Island head librarians are also concerned with the fact that large-print books are also borrowed through the inter-library loan program and will severely affect seniors.
Retired teacher and editor Miriam Bardswich of Cobourg is also concerned with this issue. “Cobourg has the highest retirement population in Ontario,” she said. “The government said everything is digital now, but you are not always talking about digital tech-savvy people when speaking of retired seniors. Also, many people read daily newspapers in the library. The 50 percent cut may mean cuts to this. And municipalities may not be able to take up the slack as they are already facing cuts. It’s like Harris all over again.”

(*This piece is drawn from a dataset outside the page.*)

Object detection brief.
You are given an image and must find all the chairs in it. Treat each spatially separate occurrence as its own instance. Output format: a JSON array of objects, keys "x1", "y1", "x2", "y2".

Ms. Bardswich is very disappointed with the loss of reading material for seniors’ book clubs. She belongs to a group of eight readers who meet once a month and the Ford budget will probably mean the end of the meetings and book discussions. It is not feasible for many book club members in Ontario to buy the 12 yearly books.

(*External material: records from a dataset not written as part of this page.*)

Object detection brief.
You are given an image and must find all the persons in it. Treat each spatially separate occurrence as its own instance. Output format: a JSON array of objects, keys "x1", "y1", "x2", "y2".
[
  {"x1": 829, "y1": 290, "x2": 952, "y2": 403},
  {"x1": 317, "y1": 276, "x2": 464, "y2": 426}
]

Laurie Landry lives in Mindemoya and she, too, is disappointed with the cuts. “I am really upset by it,” she said, “since I am handicapped. I am a voracious reader, up to 80 books a year, sometimes three a week. I love our little library, but it doesn’t have enough books. You can’t carry what everyone wants to read. I was so upset. I think it is really short-sighted. There are a lot of handicapped and elderly on the Island and we need the inter-library loan program.”
Ms. Landry also spoke of the importance of the role of librarians. She talked of Canadian writer Richard Wagamese who wrote that a librarian had saved his life. He was homeless, on the streets cold and alone and a librarian took him under her wing and turned him around. Mr. Wagamese died last year, but before he died he wrote six novels, a book of poetry, and five non-fiction works for which he received many awards.

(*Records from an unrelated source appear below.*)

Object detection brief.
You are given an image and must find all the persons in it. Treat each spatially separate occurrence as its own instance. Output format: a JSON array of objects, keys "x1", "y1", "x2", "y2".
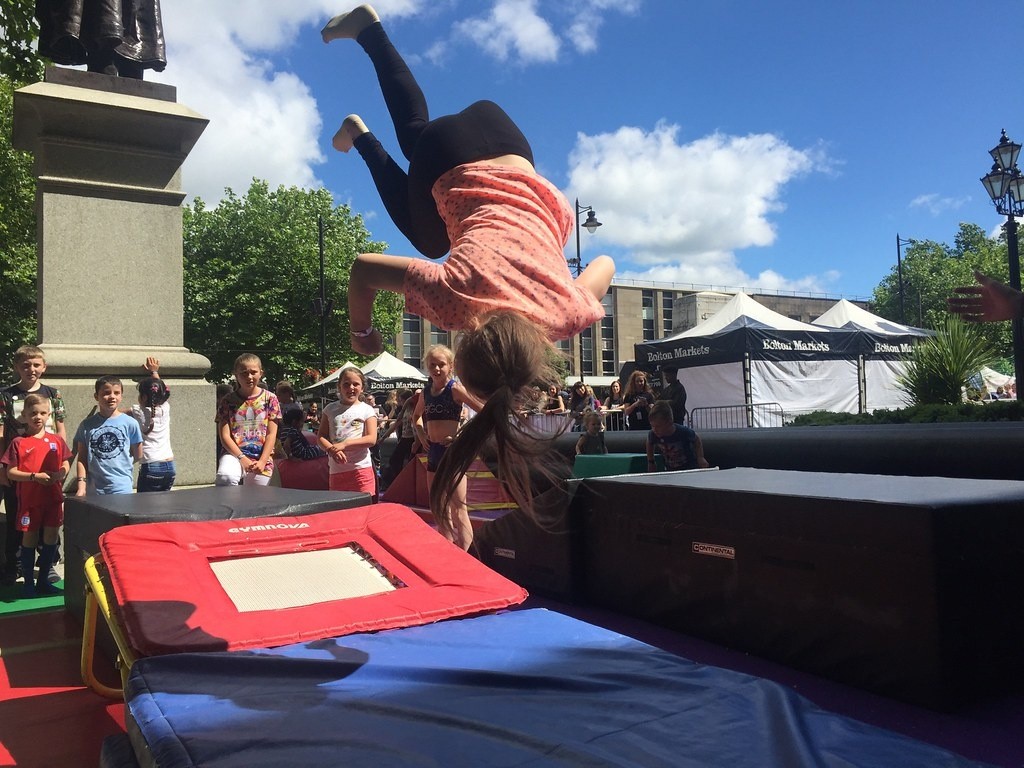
[
  {"x1": 320, "y1": 4, "x2": 617, "y2": 542},
  {"x1": 530, "y1": 369, "x2": 711, "y2": 473},
  {"x1": 214, "y1": 342, "x2": 495, "y2": 563},
  {"x1": 989, "y1": 377, "x2": 1018, "y2": 401},
  {"x1": 118, "y1": 357, "x2": 177, "y2": 492},
  {"x1": 0, "y1": 343, "x2": 67, "y2": 584},
  {"x1": 1, "y1": 393, "x2": 73, "y2": 596},
  {"x1": 76, "y1": 375, "x2": 143, "y2": 497}
]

OLS-North CEO Melissa D’Onofrio-Jones spoke briefly with The Expositor and issued a statement saying “there will definitely be other changes in the capacity to provide services and we will provide information to our client libraries in the coming days.”
Algoma-Manitoulin MPP Mike Mantha will be bringing petitions before the legislature assembly in a few weeks’ time. Islanders are encouraged to sign the petitions at Island libraries. Online petitions require complete names and addresses. Hard copy letters and petitions can be sent to Office of MPP Mike Mantha, Room 160, Main Legislative Building, Queen’s Park, Toronto M7A 1A5.